- **EXERCISE SET**
A. Write out word for word the passage of the MOSAICS weld-testing page between "The welds encountered" and "eliminating these limits.", inclusive.
B. Extend the MOSAICS weld-testing page past its final sentence.

- **PAGE**
◇ ◇ ◇ ◇

MOSAICS, austenitic weld testing

The simulation of an NDE method can bring an important added value for users: costs reduction and performance optimization when designing testing methods or during their qualification process (performance demonstration), help during the analysis of inspection results and a better understanding of physical phenomena.
In the case of austenitic welds testing, the studies carried out so far have considered only 2D configurations and a specific welding process. However, the new industrial applications present more complex geometries and materials, whose study requires to take into account 3D configurations.

The project goal is to develop and validate simulation tools for ultrasonic testing of austenitic welds in 3D configurations in order to make NDT of this kind of welds present on EDF and DCNS installations reliable. MOSAICS aims also at bringing into the CIVA platform a new module for the modeling of austenitic weld testing.

 

 

The welds encountered in EDF installations and DCNS constructions are subject to mechanical and thermal solicitations which can generate the apparition of in-service flaws. For safety raisons, it is essential to be able to reliably detect those flaws. However, austenitic multi-pass welds are characterized by anisotropic and heterogeneous structures which generate a lot of perturbations of the ultrasonic beam during an inspection. That is why, nowadays, the existing industrial processes are limited for the inspection of this type of material, and MOSAICS aims at eliminating these limits.

 

 

OPTIMIzATION of testing methods

Simulation enables the development and the optimization of testing methods. It plays a more and more important role in the conception of probes, support for technical qualification and performance demonstration, expertise and flaw analysis. In the case of austenitic welds, simulation can also be used for recommending a welding process. Indeed, parametric studies allow to optimize the choice of some parameters (e.g. passes sequence) which have an influence on the ultrasonic propagation.

 

Reduce the amount of experimental tests

To reach the ambitious goals of the project, simulation has to be able to deal with realistic industrial testing configurations, which means taking into account all the parameters involved during the inspection (materials, flaws, sensors, geometries). The possibility to carry out parametric studies while changing the values of these influent parameters presents another upside of simulation. Indeed, it allows the reduction of the amount of experimental tests, and thus the amount of mock-ups to build for performance demonstrations. Finally, the different types of vizualisation of the computation results are very useful to understand the origin of the different perturbing phenomena, as for example the presence of parasitic ultrasonic echoes.

 

Existing codes and developped ones

In France, two complementary simulation codes are developed in order to study the problematic of the ultrasonic testing of anisotropic and heterogeneous polycrystallinematerials.

 

• The Finite Element code ATHENA, developed by EDF R&D, allows to study the propagation in those materials as well as the interaction of the beam with complex flaws. With this Finite Element code, every propagation and interaction phenomena can be simulated, including the mode conversion phenomena susceptible to generate parasitic echoes. Only the 2D version is operational, which sets the current limits of the code. A 3D version is in development. It takes into account anisotropic texture in any direction, but also allows to model probes and flaws with 3D characteristics.

◇ ◇ ◇ ◇

- **DATA RECORDS**
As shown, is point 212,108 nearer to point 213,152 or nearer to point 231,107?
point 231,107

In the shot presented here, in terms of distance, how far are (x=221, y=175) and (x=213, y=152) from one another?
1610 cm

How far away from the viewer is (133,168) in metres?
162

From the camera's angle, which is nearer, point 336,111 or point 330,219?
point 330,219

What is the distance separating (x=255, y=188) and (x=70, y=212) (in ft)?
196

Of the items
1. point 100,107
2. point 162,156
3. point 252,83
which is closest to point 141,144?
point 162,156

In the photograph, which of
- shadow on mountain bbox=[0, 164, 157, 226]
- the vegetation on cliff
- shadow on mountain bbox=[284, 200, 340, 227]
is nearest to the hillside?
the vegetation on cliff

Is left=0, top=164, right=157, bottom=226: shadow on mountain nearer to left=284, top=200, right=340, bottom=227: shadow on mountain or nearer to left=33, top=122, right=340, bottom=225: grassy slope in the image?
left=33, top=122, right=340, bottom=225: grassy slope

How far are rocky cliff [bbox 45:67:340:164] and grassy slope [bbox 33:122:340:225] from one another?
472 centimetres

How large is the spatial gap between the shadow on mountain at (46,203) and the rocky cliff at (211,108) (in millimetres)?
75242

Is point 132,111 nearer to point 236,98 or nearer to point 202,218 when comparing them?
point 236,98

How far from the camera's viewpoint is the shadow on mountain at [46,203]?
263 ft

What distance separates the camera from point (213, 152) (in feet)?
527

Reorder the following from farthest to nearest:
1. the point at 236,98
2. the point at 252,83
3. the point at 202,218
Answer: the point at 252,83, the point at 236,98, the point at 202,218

◇ ◇ ◇ ◇

- **ANSWERS GIVEN**
A.
The welds encountered in EDF installations and DCNS constructions are subject to mechanical and thermal solicitations which can generate the apparition of in-service flaws. For safety raisons, it is essential to be able to reliably detect those flaws. However, austenitic multi-pass welds are characterized by anisotropic and heterogeneous structures which generate a lot of perturbations of the ultrasonic beam during an inspection. That is why, nowadays, the existing industrial processes are limited for the inspection of this type of material, and MOSAICS aims at eliminating these limits.

B.
• The CIVA software, developed by the CEA, proposes beam and echoes computation modules based on semi-analytical formulations. These modules enable to define complex 3D computations configurations in terms of flaws, probes and geometries. Austenitic welds can be taken into account as well, with application limits due to the simplifying hypothesis imposed by the semi-analytical methods. Specifically, some complex propagation phenomena generated by the heterogeneity of the weld, as for example the surface waves at the interface between two different media, are imperfectly taken into account. Improving of such simulations is ongoing and thanks to a smoothly inhomogeneous description of the weld and a dynamic ray tracing (DRT) approach, the semi-analytical models included in CIVA software were improved to better predict the ultrasonic propagation in highly anisotropic and heterogeneous structures.

The complementarity of both codes, ATHENA and CIVA, is essential for a correct 3D analysis of welds ultrasonic testing. A hybrid code coupling both approaches is being developed. It will use the CIVA modules for the beam generation in the material, and a finite element box of small size for the computation of the interaction between the beam and the flaw or a complex structure.

• The academic partners (INSA Lyon and Université de la Méditerranée) have developed specific set-ups or models to determine the material properties used as input data for the modeling codes (grain orientation, elastic properties and attenuation coefficients).

The project gathers the following partners:

 

CEA LIST

In the NDT field, the CEA LIST is one of the most important research laboratories in the world and has a great expertise. A department gathering one hundred persons is dedicated to research and development activities regarding two axes for ultrasonic, Eddy current and radiographic methods: on the first hand the modeling, the simulation and the data processing, on the other hand, the instrumentation and the conception of probes and innovative methods.

The CEA LIST develops the multi-technic simulation platform CIVA (ultrasonic waves, electromagnetic methods, radiography). It currently offers a complete set of simulation in terms of ultrasonic beam computation and interaction between the wave and the defect. The models have been experimentally validated, especially in the frame of international benchmarks and inter-models comparisons.

The CEA LIST has as well strong competences in experiments and instrumentation. It possesses numerous experimental facilities (ultrasonic tank and other ultrasonic data acquisition facilities). The activity is focused on the phased-array technology with in particular the development of new probes technologies as conformable ultrasonic probes, flexible and “intelligent” matrix transducers. 

 

 

DCNS

DCNS is the French master-builder for the military naval systems. Moreover, the keeping under operational conditions is one of its important development axes, which results in a will to adapt to the NDT offers in conformity with the requirements of the maintenance contracts with the National Marine.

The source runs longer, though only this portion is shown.